Le manque de données fondées sur la race dans le secteur de la santé au Canada complique la mesure des inégalités en santé et la découverte des iniquités qui pourraient découler du racisme et de la discrimination.

L’Institut canadien d’information sur la santé propose des normes pancanadiennes de collecte des données fondées sur la race. De plus, en 2019, le gouvernement avait publié son propre document intitulé Construire une fondation pour le changement : La stratégie canadienne de lutte contre le racisme 2019-2022. Dans la section « Sensibiliser et changer les attitudes », on peut lire que l’un des meilleurs moyens d’y parvenir est d’augmenter la quantité de données et d’éléments d’information fiables.

Honorables sénateurs, cela fait longtemps que nous savons quelle est la voie à suivre, et aujourd’hui, nous avons une occasion sans précédent de dire au gouvernement que le temps du changement, c’est maintenant, pas demain ni l’année prochaine.

Comme je l’ai déjà dit, une personne sur quatre n’a pas été prise en compte dans la collecte de données. Même si nous sommes tous d’accord pour dire que c’est inacceptable, nous ne savons pas tous ce que c’est que d’être cette quatrième personne.

Très souvent, dans ma vie, il m’est arrivé de me retrouver au milieu de personnes auxquelles je ne ressemblais pas, dont l’accent était différent du mien et même les vêtements étaient différents des miens. Même si je suis très fière de qui je suis, je dois dire que c’est le genre de situation où on peut se sentir très seul.

Tout au long de ma vie, j’ai été victime de manifestations de racisme. Je ne me rappelle vraiment pas le nombre de fois où on m’a dit, alors que j’arrivais dans la salle du Sénat, que seuls les sénateurs étaient autorisés à y entrer.

Je suis très heureuse de représenter la province de la Colombie-Britannique au Sénat et je serai éternellement reconnaissante au premier ministre Chrétien de m’avoir offert cette occasion.

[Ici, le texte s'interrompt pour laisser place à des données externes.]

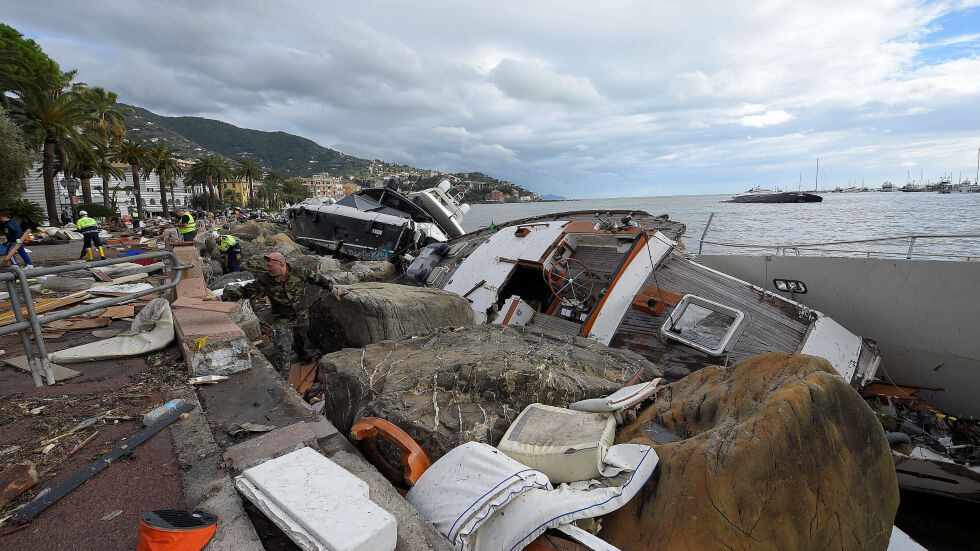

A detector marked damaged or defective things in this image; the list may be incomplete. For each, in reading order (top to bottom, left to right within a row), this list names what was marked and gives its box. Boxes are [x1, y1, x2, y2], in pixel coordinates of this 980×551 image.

J’ai toujours été déterminée à défendre les intérêts de la quatrième personne. C’est pourquoi je présente l’amendement. Il ne faut pas se contenter du statu quo, mais insister pour du changement.

Jusqu’à son dernier jour, mon père m’a toujours dit : « Ne laisse personne te dire que tu n’es pas leur égale. Tous les êtres humains sont égaux. » Voilà pourquoi nous avons tous droit au même degré de considération.

L’an dernier, dans cette enceinte, les sénateurs Plett, Lankin, Moodie et Bernard, entre autres sénateurs, ont amené le Sénat à prendre de nouvelles mesures et à s’opposer fermement au racisme en cet endroit et dans l’ensemble du Canada.

Honorables sénateurs, je vous prie humblement de vous joindre à moi pour faire en sorte que des données désagrégées — concernant la race en particulier — soient systématiquement recueillies à l’échelle nationale, pour que l’ensemble du pays puisse aller de l’avant.